Being conscious that it is bad behaviour is the start.’

And back to Jonathan again:

‘Very much so, Ian, and it raises interesting questions about the different perspectives of the self-employed (like most of us) and the employed. People express their real values very much more by their actions than by their words and the fit between them says most of all.

I don’t think anyone goes to work to do bad things, or to do things badly, but they will do things and allow things that they do not really believe are good things to do because they want:

to stay employed (for the money or the security or the company)

to avoid conflict or embarrassment with their boss or in front of their peers.

(I know from other research that intelligent, skilled people would rather risk death than embarrassment and have died as a result, taking hundreds more with them)

As businesses get bigger and older (a key transition is with the departure or death of the founders so the firm becomes entirely run by agents) it becomes less clear what they stand for and they lose the guiding light, “What would [the founder] do?”.

When firms become publicly owned the managers simplify (simplisticise?) the aim of the company as being to make money, because money is the most obvious (though often erroneous) abstraction of the concept of value.
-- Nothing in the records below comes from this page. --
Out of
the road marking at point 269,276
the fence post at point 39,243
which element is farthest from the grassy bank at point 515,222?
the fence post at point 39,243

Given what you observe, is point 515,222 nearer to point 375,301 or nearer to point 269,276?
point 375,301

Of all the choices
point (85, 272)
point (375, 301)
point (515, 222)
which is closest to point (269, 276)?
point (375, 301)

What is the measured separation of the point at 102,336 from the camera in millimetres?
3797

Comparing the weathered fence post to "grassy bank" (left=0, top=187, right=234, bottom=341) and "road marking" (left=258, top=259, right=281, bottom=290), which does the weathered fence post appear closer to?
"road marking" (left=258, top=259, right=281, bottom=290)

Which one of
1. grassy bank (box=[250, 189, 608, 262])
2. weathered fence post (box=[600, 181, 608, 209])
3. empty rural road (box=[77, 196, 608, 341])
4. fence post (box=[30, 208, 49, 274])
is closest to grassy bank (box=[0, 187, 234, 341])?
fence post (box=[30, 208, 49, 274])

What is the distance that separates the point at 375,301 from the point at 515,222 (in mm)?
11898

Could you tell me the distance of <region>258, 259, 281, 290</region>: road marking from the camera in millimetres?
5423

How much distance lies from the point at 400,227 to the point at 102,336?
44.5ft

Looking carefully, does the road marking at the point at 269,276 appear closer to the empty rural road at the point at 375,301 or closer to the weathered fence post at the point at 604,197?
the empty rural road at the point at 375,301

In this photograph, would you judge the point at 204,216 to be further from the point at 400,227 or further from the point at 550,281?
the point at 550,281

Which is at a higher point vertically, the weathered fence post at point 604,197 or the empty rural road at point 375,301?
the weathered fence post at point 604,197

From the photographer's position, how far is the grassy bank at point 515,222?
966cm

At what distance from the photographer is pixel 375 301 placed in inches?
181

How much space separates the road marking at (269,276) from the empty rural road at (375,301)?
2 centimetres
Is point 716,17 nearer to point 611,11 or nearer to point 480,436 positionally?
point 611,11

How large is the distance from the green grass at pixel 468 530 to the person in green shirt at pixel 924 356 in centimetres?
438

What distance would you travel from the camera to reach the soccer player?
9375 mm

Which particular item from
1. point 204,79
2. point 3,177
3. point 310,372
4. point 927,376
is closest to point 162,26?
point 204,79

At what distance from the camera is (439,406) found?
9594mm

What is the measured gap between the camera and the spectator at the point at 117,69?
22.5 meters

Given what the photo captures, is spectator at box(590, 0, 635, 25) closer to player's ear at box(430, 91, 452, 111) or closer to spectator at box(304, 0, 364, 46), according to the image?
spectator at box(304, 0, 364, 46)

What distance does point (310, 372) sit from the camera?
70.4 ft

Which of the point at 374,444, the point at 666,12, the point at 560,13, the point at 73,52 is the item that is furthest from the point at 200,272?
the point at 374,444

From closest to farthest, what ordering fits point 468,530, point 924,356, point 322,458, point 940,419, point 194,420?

And because we delegate the management of the owning of shares to other agents (fund managers, insurance companies, pension funds) and they want to show they are doing a good job the focus on money and apparent profit is intensified and made even more short term. One year is a ridiculously short time to assess a company or a strategy, but public companies are made to report and be judged on their financial results every three months. This affects their behaviour quite negatively. When in order to incentivise them, senior managers are given bonuses (just for doing the job) based on that financial performance the perversion becomes destructive.

As you say , Ian, big companies do have immense inertia from their physical presence, established customer base, license to operate and their brand. And so some of their employees, up to and including the CEO, sometimes tend to tend undervalue that and take it for granted, even appearing to believe that they have an eternal right to do what they do. This then leads to the arrogance and complacency that eventually brings them down, but it is usually a long, slow corrosive process leading to an apparently sudden, shocking collapse.’

I love where this conversation is going, so much so I wanted to share it beyond the group. Thanks to Julia, Jonathan and Ian for giving me (and I hope now you) lots of food for thought. I’d love to know what you think about some of the points raised here.